## Task directions
Print all the records below exactly as they stand, but leave out the pictures.
##### Data to examine #####
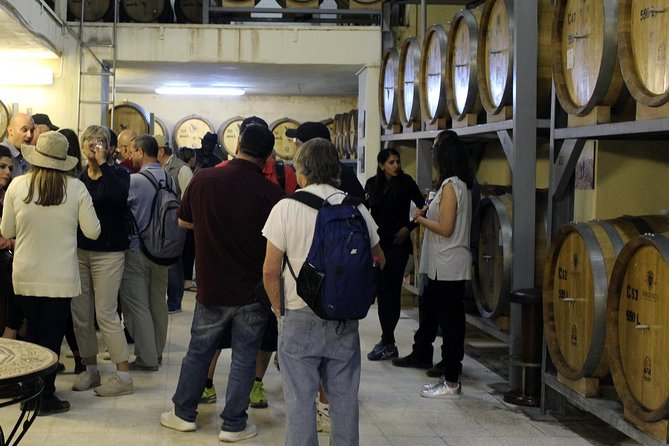 JR Tours - The Winery Experience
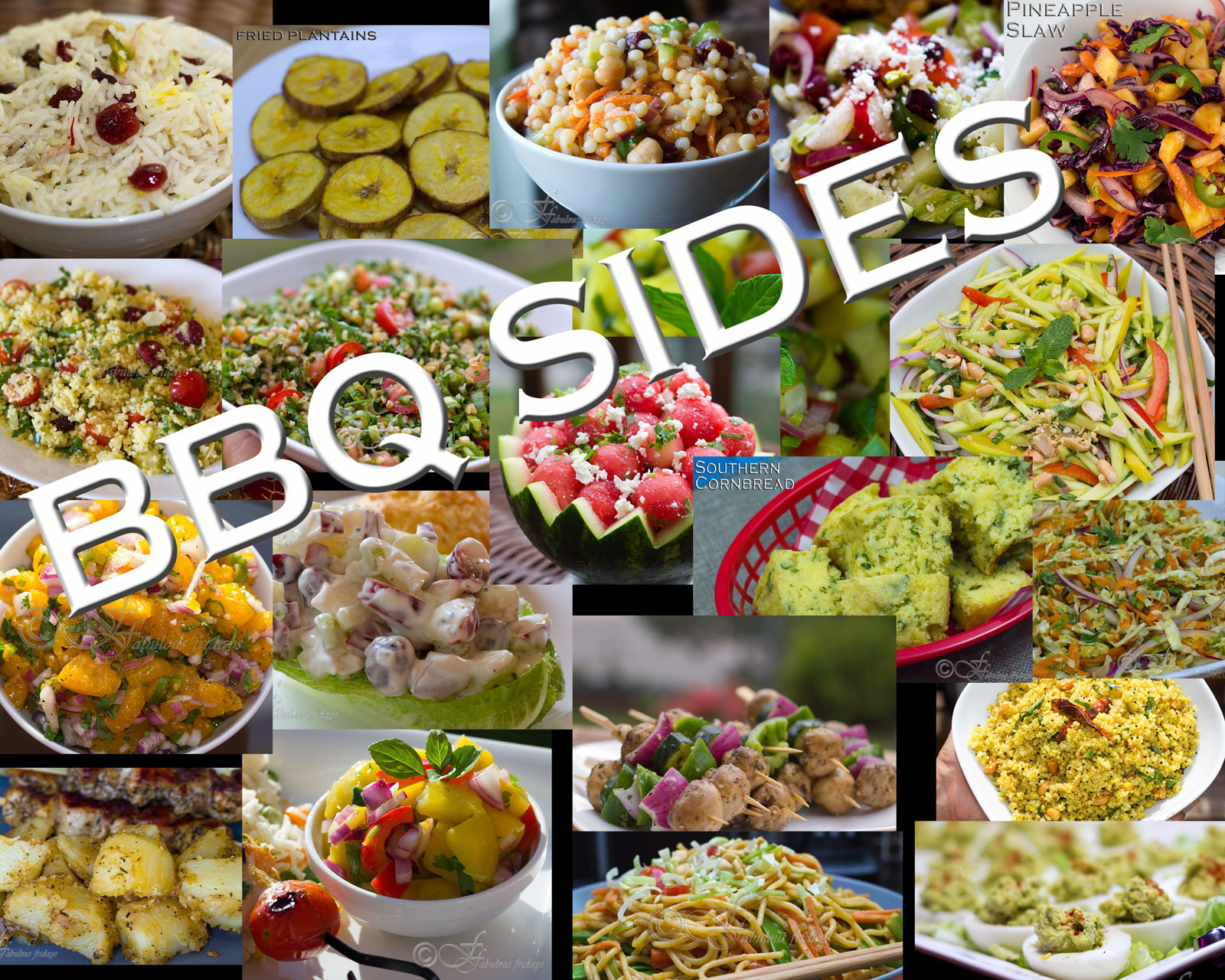 Barbecue Side Dishes  fabulous fridays 20 Awesome BBQ side dishes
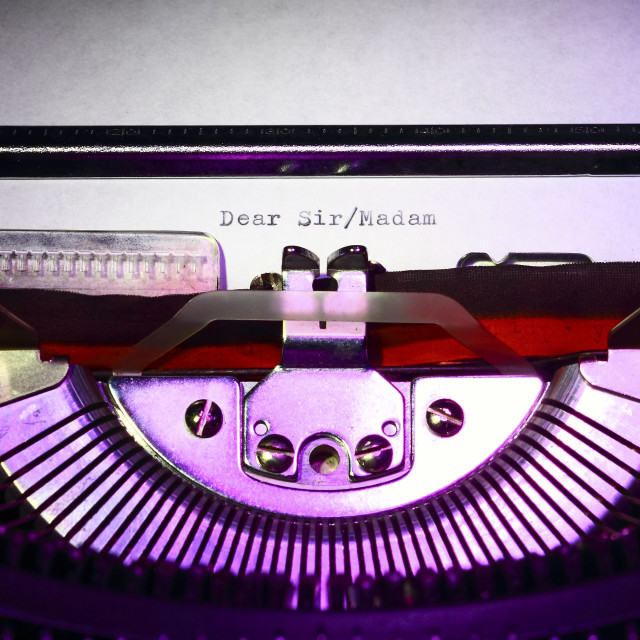"""""""Vintage typewriter with the words dear sir/madam printed on a letter"""" stock image"""
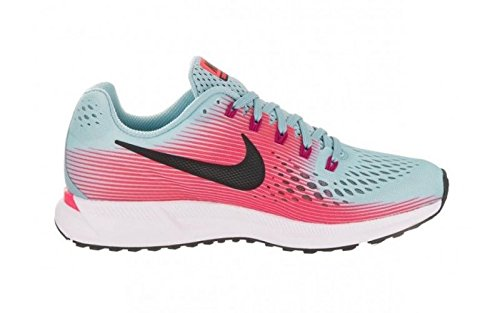 NIKE Wmns Air Zoom Pegasus 34, Zapatillas de Running Mujer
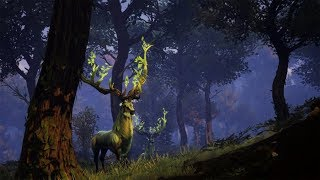 "Former ""World of Warcraft"" Devs' Work to Upend Survival Genre"
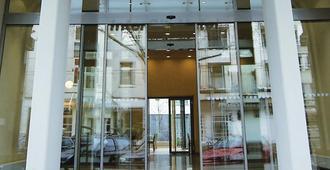 杜塞尔多夫城际酒店 - 杜塞尔多夫 - 建筑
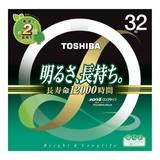 環形蛍光灯 メロウZ ロングライフ 32形 FCL32ENC/30LLN クリアナチュラルライト色(昼白色)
#####
## Exercise result
 JR Tours - The Winery Experience
 Barbecue Side Dishes  fabulous fridays 20 Awesome BBQ side dishes
"""""""Vintage typewriter with the words dear sir/madam printed on a letter"""" stock image"""
 NIKE Wmns Air Zoom Pegasus 34, Zapatillas de Running Mujer
 "Former ""World of Warcraft"" Devs' Work to Upend Survival Genre"
 杜塞尔多夫城际酒店 - 杜塞尔多夫 - 建筑
 環形蛍光灯 メロウZ ロングライフ 32形 FCL32ENC/30LLN クリアナチュラルライト色(昼白色)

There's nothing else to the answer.